**Page excerpt:**

Refactoring Rust: Primitive Obsession

Thanks to their small, focused nature problems in Exercism tend to focus on language primitives. Transform this string into a different string, manipulate this number, etc. In the bob exercise students return a string based upon a string input. And in leap students return a boolean based on an integer input.

Students tend to rely on primitives when solving these problems. The example solutions for bob and for leap are indicative. They accept primitive input, use primitives to solve the problem and return primitive results.

This is, in short, primitive obsession. And for people just starting to learn Rust (or any language) primitive obsession is fine. Beginners on the Dreyfus model aren’t yet modeling domains or complex concepts; they are still learning the techniques these problems exercise: syntax, primitives, control flow, etc.

But as students progress through the exercises their skills will evolve and they’ll be able ponder maintainability and design. The question will arise – how do I write good Rust code?

I certainly don’t have the answers to that question, and in the Rust track we’re barely starting to think about how to help students answer that question. Should exercises actively discourage certain code smells, like Primitive Obsession? What would that discouragement even look like? But the discussion has led me to start thinking about what code smells look like in Rust and how we can apply standard Refactoring patterns to remove them.

As always, this is easier to understand with an example. Let’s look at Primitive Obsession in one of the most recent additions to the Rust exercise track: Bracket Push.

The problem is straight-forward: return true if the brackets in a string are balanced (all open brackets are closed in the correct order), and return false if they are not. There are a few different ways of solving it; I started with the following:

pub fn are_balanced(input: String) -> bool {
    let mut unmatched_brackets: Vec<char> = Vec::new();

    for current_bracket in input.chars() {
        if let Some(most_recent_unmatched) = unmatched_brackets.pop() {
            let is_matched = match (most_recent_unmatched, current_bracket) {
                ('[', ']') => true,
                ('{', '}') => true,
                ('(', ')') => true,
                _ => false,
            };
            if !is_matched {
                unmatched_brackets.push(most_recent_unmatched);
                unmatched_brackets.push(current_bracket);
            }
        } else {
            unmatched_brackets.push(current_bracket);
        }
    }

    unmatched_brackets.is_empty()

**Record list:**
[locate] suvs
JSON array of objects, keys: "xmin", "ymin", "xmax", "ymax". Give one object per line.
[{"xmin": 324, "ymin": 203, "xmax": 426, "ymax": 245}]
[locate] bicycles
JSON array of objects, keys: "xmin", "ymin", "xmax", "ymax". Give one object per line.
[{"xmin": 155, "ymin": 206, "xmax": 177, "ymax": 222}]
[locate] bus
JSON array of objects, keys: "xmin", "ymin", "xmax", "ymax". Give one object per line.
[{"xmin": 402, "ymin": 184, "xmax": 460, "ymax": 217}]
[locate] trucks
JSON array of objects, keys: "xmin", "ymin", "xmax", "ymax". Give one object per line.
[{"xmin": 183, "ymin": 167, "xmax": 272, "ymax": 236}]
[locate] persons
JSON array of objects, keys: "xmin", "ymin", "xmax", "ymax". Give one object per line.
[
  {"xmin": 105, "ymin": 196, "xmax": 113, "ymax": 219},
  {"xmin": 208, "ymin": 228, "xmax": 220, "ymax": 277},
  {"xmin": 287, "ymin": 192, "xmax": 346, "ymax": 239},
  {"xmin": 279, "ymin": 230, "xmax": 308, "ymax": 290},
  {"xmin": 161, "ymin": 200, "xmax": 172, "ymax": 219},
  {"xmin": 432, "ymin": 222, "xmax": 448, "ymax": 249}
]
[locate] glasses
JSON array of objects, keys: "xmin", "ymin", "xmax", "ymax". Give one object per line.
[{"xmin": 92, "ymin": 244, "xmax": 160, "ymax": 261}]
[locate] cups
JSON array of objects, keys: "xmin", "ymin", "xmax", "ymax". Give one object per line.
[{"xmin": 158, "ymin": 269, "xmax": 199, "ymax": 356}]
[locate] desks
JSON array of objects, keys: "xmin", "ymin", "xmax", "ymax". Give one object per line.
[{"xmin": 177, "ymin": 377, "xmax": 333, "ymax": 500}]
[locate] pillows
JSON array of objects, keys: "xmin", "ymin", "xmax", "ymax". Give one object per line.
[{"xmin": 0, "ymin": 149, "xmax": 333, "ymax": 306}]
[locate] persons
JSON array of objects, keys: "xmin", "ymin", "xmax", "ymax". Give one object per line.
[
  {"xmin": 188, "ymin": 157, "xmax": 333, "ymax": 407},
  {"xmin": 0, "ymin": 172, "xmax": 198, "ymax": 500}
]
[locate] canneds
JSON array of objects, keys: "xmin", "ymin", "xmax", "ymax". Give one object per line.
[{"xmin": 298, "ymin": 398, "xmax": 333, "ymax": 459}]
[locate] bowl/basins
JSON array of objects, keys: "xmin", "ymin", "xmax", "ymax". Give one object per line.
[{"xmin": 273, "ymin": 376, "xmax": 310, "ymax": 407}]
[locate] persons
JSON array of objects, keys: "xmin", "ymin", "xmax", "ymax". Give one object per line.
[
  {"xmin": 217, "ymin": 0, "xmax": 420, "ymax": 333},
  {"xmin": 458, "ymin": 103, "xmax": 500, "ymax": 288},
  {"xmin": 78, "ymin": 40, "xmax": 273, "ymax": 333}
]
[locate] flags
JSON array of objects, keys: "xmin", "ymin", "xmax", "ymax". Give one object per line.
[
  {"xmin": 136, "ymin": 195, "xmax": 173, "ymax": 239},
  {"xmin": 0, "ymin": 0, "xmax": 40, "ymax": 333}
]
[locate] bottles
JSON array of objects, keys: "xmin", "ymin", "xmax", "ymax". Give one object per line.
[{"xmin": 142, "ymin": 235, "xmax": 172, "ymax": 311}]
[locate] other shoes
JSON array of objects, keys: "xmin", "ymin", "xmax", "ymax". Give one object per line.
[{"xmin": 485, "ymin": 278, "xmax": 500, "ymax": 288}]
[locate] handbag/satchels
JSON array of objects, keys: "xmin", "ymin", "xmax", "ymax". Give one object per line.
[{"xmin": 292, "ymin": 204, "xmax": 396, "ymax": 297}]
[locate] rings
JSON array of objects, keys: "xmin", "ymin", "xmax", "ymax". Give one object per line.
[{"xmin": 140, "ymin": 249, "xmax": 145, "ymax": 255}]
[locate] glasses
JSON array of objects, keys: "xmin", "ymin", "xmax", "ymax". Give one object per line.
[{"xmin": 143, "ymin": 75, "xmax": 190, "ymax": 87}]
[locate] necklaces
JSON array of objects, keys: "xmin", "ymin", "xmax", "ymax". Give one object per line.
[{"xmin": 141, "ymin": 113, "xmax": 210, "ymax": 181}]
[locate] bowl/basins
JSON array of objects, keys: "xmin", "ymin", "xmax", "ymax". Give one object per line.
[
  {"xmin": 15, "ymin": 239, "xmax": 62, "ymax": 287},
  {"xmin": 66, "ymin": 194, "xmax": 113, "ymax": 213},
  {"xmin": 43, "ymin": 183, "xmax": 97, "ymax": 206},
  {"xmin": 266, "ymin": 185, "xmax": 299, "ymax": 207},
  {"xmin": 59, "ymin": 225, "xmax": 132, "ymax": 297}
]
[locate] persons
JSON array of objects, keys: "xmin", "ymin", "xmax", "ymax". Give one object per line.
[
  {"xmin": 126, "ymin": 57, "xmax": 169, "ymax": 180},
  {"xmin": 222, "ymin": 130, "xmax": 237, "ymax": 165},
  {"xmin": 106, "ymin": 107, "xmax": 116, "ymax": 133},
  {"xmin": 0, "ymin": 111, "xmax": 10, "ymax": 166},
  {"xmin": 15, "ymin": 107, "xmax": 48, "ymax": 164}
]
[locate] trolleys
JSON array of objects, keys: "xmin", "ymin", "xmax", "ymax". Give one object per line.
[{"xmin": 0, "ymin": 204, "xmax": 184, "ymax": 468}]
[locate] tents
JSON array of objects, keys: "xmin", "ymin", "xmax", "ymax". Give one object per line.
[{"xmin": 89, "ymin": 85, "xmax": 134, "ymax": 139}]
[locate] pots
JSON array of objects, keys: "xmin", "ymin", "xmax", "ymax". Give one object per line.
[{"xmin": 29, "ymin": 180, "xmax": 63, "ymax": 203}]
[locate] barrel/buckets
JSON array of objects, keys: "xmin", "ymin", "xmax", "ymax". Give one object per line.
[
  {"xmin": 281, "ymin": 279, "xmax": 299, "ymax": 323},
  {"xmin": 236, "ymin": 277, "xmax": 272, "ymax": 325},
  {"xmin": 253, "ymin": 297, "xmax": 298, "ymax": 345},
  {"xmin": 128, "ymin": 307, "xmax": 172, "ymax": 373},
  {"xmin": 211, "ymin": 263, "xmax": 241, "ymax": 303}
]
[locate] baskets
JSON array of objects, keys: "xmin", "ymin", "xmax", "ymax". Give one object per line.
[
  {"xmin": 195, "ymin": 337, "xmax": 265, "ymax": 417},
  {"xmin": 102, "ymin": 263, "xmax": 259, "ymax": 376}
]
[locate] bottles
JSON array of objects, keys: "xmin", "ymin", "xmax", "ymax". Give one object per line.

**What is asked:**
1. Which recent addition to the Rust exercise track does the Rust refactoring article use to illustrate Primitive Obsession?
2. Print the passage of the Rust refactoring article from "Students tend to" up to and including "return primitive results.".

**Solutions:**
1. Bracket Push.

2.
Students tend to rely on primitives when solving these problems. The example solutions for bob and for leap are indicative. They accept primitive input, use primitives to solve the problem and return primitive results.